DOCUMENT
OptimalBits / bull

Premium Queue package for handling distributed jobs and messages in NodeJS.
Other
15.58k stars 1.43k forks source link

Issue with moveToFailed function reprocessing jobs and blocking queue #2750

Closed Haris-Ali closed 5 months ago

Haris-Ali commented 5 months ago

Hi, I was dabbling into bull queue because I was going to incorporate it into my project. The scenario in my project is that every job can be retried once (i.e. if it fails a second time, it should be removed from the queue). The job is basically handling some API call to a third party server which may or may not respond always. Which is why I have a setInterval to check if certain time has elapsed since job started processing. I have to fail the job and send it to retry if this is the first attempt otherwise remove it/mark as failed. Below is a minimum test code for the issue I am facing. Basically, moveToFailed function takes the job into waiting state (which doesn't make sense? Should it not move to failed state?) It then retries the job once more after which no other job is being processed.

I have to manually call moveToFailed and/or moveToCompleted because of my desired functionality. If there's something I should do differently please do let me know as it is pretty essential I incorporate this feature.

WORK TO COMPLETE
A - Name every function that the bull issue report mentions by name.
B - Resume the bull issue report, starting after its last sentence.
The items that follow were taken from a separate source.

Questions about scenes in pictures
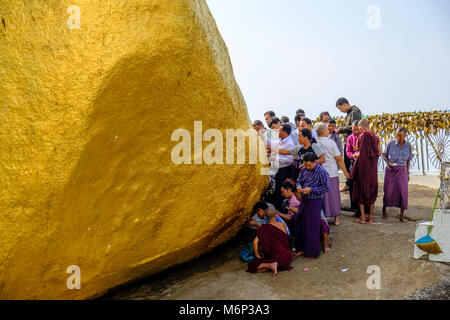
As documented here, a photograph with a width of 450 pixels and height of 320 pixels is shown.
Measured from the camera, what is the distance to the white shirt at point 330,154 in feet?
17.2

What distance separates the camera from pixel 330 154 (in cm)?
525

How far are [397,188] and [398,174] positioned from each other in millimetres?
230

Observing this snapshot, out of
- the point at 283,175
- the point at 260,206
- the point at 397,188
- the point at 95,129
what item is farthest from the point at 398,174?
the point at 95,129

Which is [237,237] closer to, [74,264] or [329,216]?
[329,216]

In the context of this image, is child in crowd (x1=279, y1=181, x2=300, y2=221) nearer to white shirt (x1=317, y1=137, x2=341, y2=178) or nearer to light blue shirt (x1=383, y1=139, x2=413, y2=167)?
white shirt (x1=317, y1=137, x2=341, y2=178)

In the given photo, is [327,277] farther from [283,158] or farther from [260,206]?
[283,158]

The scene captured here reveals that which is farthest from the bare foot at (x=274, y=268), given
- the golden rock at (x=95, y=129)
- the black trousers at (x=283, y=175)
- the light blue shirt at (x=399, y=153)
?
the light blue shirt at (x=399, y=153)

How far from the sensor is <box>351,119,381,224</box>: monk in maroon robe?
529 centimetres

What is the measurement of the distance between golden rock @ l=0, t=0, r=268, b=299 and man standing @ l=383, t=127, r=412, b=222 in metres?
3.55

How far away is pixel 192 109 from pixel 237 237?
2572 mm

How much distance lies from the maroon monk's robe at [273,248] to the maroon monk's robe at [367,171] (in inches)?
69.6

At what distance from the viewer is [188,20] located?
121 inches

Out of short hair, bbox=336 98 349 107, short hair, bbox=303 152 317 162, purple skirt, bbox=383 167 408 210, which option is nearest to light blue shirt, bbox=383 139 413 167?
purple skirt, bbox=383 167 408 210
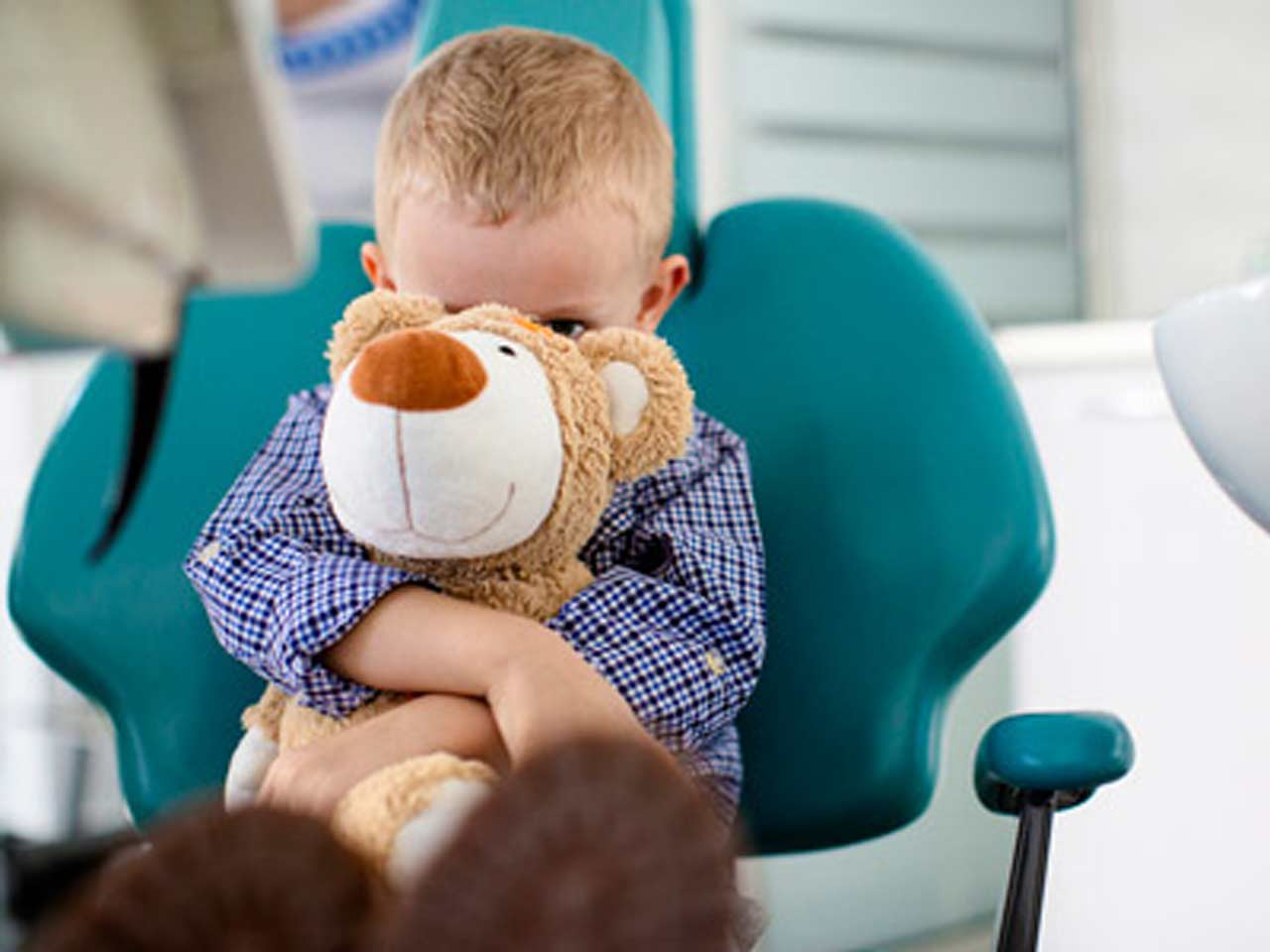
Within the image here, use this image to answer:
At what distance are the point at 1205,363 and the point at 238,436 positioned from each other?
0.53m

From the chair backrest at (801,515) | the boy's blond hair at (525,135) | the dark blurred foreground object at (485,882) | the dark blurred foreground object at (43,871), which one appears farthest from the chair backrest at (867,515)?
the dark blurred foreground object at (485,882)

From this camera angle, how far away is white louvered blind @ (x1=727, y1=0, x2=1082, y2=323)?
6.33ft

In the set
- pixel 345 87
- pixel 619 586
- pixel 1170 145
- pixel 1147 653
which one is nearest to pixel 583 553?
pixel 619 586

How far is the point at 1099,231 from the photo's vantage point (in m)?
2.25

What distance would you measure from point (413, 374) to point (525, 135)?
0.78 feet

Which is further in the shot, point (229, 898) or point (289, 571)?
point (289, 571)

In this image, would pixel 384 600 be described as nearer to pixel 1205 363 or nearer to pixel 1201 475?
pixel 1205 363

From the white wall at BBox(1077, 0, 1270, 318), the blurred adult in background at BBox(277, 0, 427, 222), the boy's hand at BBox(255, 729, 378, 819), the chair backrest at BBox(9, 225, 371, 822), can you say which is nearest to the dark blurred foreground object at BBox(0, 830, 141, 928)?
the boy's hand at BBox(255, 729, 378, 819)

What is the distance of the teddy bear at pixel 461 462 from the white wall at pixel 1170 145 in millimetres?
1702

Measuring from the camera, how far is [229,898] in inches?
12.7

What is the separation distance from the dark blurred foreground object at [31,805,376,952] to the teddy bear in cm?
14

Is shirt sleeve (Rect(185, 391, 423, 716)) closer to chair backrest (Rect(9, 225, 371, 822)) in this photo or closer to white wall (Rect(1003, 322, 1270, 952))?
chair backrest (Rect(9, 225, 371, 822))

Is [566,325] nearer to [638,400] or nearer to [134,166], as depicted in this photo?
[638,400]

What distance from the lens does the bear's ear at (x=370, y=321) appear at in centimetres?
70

ANSWERS PROVIDED
A - moveToFailed, setInterval, moveToCompleted

B -
import Bull from "bull";
import dotenv from "dotenv";

dotenv.config();
const { REDIS_HOST, REDIS_PORT } = process.env;

const jobInactivityMap = new Map();
const jobTimeout = 180000; // 3 Minutes

const queueOptions = {
  redis: { host: REDIS_HOST, port: REDIS_PORT },
  defaultJobOptions: {
    attempts: 2,
  },
};

const testQueue = new Bull("testQueue4", queueOptions);

testQueue.process(async (payload, done) => {
    console.log(`Processing job ${payload.id} with data: ${JSON.stringify(payload.data)}`);
});

testQueue.on('completed', (job, result) => {
    console.log(`Job ${job.id} completed with result ${result}`);
});

testQueue.on('failed', (job, err) => {
    console.log(`Job ${job.id} failed with error ${err.message || err}`);
});

testQueue.on("active", (job) => {
    console.log("jobInActivityMap", jobInactivityMap);
    jobInactivityMap.set(job.id, Date.now());
    console.log("jobInActivityMap", jobInactivityMap);
});

const jobs = [...new Array(3)].map((_) => ({
    text: "Hello World!"
}));

jobs.forEach((job) => testQueue.add(job));

setInterval(async () => {
    const currentTimestamp = Date.now();
    console.log('jobInactivityMap inside setInterval', jobInactivityMap)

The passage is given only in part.